Sometimes you can just shut your mind off and walk,” he says. “It’s peaceful to not have any distractions.”

When he did want to communicate with people, he found it pretty easy.

“I journaled every day,” he says. “I had a device called Pocketmail, like a Blackberry, but not a phone. It stores your e-mails as you write them in the mountains, then you dial an 800 number on a pay phone, and it sends your e-mails. I had about 50 people on my distribution list.

“Then there’s trailjournals .com, so you can put your journal right online. I’d eat dinner, read the guidebook, write in my journal and go to sleep.”

After walking the first 400 miles alone, he met an Australian with whom he walked about 500 miles, and later he hiked with two women through much of the Oregon and Washington sections of the trail. His girlfriend came up from Berkeley to hike a section with him, though at his pace of 25 to 30 miles a day, it was difficult for her to keep up.

An active person, he didn’t do much training for the trail. “I went with the theory that the first 300 to 400 miles train you for the rest.”

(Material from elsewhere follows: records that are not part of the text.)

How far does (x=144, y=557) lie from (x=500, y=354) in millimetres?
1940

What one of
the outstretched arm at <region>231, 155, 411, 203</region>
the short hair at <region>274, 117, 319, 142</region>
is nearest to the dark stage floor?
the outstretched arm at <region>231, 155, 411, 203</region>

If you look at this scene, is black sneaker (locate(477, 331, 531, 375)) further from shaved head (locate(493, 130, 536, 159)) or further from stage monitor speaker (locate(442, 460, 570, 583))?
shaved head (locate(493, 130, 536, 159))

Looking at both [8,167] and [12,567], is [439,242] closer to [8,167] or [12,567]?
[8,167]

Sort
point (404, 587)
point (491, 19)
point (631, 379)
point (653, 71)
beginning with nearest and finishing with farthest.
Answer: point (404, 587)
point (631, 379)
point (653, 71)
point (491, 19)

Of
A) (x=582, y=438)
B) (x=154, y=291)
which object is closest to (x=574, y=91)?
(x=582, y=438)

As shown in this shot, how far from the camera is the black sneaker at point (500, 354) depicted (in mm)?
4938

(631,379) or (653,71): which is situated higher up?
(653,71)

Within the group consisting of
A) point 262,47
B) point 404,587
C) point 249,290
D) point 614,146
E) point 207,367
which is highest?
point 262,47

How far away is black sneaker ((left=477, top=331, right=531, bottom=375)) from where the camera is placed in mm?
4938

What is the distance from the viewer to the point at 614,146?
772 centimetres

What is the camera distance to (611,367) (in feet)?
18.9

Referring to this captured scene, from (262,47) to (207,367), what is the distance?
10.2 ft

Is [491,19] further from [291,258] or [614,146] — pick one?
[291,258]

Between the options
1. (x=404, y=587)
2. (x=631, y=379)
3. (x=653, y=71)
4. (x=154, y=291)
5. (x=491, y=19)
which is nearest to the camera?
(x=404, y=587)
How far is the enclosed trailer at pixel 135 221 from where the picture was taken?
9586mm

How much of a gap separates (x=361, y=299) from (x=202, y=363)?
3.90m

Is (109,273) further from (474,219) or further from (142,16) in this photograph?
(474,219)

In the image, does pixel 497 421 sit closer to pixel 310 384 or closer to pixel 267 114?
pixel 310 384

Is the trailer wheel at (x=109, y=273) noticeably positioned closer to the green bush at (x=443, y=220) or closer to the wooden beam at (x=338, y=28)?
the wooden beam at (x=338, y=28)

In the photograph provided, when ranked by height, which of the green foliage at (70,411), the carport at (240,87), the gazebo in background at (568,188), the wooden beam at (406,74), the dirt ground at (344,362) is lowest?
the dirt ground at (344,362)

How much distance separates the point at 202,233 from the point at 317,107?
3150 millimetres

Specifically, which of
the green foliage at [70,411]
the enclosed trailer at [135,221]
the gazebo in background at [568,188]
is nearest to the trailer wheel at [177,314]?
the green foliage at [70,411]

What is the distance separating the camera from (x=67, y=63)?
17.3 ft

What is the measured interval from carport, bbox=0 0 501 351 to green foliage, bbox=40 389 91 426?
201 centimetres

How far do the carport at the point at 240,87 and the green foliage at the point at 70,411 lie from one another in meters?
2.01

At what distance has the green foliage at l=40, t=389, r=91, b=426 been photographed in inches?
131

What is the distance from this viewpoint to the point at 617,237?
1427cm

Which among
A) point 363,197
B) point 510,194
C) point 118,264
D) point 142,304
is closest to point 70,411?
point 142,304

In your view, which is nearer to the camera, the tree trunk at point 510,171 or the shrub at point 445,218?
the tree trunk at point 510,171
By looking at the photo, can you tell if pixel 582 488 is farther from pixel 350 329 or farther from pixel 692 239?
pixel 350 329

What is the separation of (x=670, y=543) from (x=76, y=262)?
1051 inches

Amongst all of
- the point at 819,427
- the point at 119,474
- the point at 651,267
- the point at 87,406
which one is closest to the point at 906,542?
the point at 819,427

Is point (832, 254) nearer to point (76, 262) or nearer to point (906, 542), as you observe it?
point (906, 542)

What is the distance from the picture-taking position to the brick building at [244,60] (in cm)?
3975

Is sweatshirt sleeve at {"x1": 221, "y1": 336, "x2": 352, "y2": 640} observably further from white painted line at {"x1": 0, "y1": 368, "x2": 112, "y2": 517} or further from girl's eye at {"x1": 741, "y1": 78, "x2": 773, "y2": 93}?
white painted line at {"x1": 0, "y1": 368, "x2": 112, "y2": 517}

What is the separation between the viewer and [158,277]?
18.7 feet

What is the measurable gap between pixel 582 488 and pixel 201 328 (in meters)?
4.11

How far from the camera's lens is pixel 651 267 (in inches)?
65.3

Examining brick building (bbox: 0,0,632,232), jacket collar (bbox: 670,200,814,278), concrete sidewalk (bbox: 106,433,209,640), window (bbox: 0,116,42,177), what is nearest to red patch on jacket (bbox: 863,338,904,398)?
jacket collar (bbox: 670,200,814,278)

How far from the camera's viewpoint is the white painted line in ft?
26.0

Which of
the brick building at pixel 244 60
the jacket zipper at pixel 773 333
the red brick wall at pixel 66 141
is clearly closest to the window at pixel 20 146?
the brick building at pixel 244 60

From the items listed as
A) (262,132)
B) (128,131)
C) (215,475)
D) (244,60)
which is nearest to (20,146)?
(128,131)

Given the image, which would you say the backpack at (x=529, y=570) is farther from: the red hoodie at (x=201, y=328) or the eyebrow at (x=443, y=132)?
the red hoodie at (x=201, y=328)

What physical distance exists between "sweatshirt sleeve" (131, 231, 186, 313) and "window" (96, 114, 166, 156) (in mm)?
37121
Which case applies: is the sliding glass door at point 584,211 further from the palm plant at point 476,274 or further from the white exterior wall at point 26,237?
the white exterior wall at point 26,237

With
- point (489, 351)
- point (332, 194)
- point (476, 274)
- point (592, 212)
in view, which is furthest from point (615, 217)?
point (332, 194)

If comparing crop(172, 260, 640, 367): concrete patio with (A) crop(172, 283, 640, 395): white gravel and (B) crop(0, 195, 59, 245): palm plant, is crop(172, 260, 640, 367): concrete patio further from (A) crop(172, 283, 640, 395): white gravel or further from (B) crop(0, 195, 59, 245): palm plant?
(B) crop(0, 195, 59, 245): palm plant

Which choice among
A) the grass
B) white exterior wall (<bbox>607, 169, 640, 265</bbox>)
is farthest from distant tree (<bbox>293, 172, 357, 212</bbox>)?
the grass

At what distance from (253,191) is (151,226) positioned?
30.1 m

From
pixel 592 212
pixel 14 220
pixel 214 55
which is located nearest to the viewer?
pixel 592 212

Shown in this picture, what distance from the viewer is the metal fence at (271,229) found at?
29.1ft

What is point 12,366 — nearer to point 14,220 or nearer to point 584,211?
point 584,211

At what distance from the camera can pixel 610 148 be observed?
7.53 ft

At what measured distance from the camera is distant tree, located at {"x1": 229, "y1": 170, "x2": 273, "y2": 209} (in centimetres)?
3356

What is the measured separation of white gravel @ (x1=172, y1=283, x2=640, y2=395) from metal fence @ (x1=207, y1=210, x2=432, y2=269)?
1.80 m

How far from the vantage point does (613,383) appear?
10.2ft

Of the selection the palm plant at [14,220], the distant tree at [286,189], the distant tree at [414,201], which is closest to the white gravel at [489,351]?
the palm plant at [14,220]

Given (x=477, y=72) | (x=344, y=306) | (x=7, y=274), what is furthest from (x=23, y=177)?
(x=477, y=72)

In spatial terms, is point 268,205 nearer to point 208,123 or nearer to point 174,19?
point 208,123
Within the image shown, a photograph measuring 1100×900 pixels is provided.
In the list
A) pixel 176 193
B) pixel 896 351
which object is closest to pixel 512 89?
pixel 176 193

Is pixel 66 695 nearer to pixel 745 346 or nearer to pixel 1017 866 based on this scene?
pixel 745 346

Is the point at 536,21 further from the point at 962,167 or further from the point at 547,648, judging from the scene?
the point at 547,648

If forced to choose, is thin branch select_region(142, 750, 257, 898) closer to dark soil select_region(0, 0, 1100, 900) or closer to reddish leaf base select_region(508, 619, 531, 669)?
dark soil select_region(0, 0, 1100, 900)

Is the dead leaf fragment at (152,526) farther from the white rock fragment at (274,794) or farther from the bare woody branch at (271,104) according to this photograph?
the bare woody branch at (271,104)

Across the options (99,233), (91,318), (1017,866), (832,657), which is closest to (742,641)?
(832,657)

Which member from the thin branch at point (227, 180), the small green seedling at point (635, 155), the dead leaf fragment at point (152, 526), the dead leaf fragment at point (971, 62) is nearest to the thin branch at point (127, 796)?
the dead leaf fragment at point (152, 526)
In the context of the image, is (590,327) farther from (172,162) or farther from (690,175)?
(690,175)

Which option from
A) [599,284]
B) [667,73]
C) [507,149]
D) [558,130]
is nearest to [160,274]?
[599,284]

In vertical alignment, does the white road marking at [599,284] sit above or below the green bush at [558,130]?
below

Still, he lost about 20 pounds off his 5-foot-8-inch frame, weight he said he didn’t have to lose. He recommends it as a great weight-loss idea, though.

“I saw people who I would consider obese drop 40 or 50 pounds in the first couple of weeks,” he says.

Towne got his backpack down to about 15 pounds, not counting food and water. His wardrobe was minimal: one short-sleeve shirt; one long-sleeve shirt; one pair each of long pants, shorts and rain pants; three pairs of socks; and a rain jacket. He also had a down jacket in the high Sierra, but in general he found the weather to be manageable. He did have to hike through a couple of thunderstorms because there was nowhere to stop.

His food was suitably simple: He started each day with instant oatmeal (mixed in a water bottle; he carried no stove after a couple of hundred miles). His basic dried food consisted of refried and black beans, split-pea soup and lentil soup. He ate dried fruit and nuts. He tried beef jerky, but found that it didn’t keep well. And he carried olive oil, good for fat and calories.

And then there were the Snickers bars. Lots of Snickers bars.

“A lot of people live on those things,” he says. “Which is fine, but you have to eat ’em early in the day, while it’s still cool, or they’ll melt.”

His food came by mail from his mother, who sent 26 packages to small towns along the way. He also was happy to buy meals in many of the small towns he encountered, though some, he says, were worse than his trail food. He also stayed in a couple of hotels, mostly for the hot shower.